As a push for urban infill
spreads beyond core markets, adaptive reuse and conversion projects are being
forced into tighter spaces. Creative — and potentially expensive — solutions
often are required to deal with the parking problem.
“It’s an added bonus to have
some adjacent land for surface parking and truck deliveries, but we’re used to working around
the parking issue,”
says Rob Kost, CCIM, vice president of commercial properties with Sherman
Associates in Minneapolis, whose company focuses on urban properties for
mixed-use conversion. “If
we buy parking, we might do it as a second phase, or we call owners of nearby
parking ramps and make arrangements for our tenants.”
Playing a bit of hardball
also can uncover options. “Often we go back to sellers and explain that a lack
of parking may kill the deal, and sometimes they reveal that they have a lot
nearby they can sell,”
Kost says. “But
you have to dig.”
In other cases, however,
the parking problem can be a blessing in disguise.
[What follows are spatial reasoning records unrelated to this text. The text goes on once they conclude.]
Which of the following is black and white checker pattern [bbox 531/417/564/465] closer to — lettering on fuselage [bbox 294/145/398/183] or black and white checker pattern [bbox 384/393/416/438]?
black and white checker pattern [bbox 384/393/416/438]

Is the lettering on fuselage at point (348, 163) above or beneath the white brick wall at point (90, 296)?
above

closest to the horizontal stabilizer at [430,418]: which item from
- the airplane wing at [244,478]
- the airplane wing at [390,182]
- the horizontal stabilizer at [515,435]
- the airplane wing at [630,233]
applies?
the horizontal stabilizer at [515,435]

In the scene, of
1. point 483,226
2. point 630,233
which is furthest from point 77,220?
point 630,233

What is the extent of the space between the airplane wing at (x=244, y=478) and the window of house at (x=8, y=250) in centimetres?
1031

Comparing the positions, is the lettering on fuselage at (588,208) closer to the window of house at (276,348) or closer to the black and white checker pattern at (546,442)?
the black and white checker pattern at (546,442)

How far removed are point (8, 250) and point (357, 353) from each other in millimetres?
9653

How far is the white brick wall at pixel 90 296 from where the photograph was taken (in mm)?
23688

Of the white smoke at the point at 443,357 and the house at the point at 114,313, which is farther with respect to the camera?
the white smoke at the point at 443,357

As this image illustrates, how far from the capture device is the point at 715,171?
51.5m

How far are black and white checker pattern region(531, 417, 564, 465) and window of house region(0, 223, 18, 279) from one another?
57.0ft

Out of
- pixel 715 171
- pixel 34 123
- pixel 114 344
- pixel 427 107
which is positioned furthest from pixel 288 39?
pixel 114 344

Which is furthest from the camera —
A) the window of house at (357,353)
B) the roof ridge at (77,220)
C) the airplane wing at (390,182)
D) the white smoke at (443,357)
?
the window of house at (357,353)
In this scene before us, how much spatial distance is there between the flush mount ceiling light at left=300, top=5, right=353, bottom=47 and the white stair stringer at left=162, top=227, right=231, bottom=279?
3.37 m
Last year, Kost found the
historic Roosevelt Building in Cedar Rapids, Iowa, which currently is being
renovated and will include 95 apartment units and approximately 7,000 square feet
of retail and office space on the first floor. But soon after Sherman
Associates purchased the property, the city announced that it would tear down
the parking garage next door — the one that would service the Roosevelt — to
make room for new development. This was bad news for Kost.
But soon thereafter, the
city revealed plans for the Cedar Rapids Convention Complex. It is expected to
draw 375,000 visitors annually — and drive traffic to the retail portion of the
Roosevelt, which Kost currently is marketing. “It was serendipity with a capital S,” Kost says.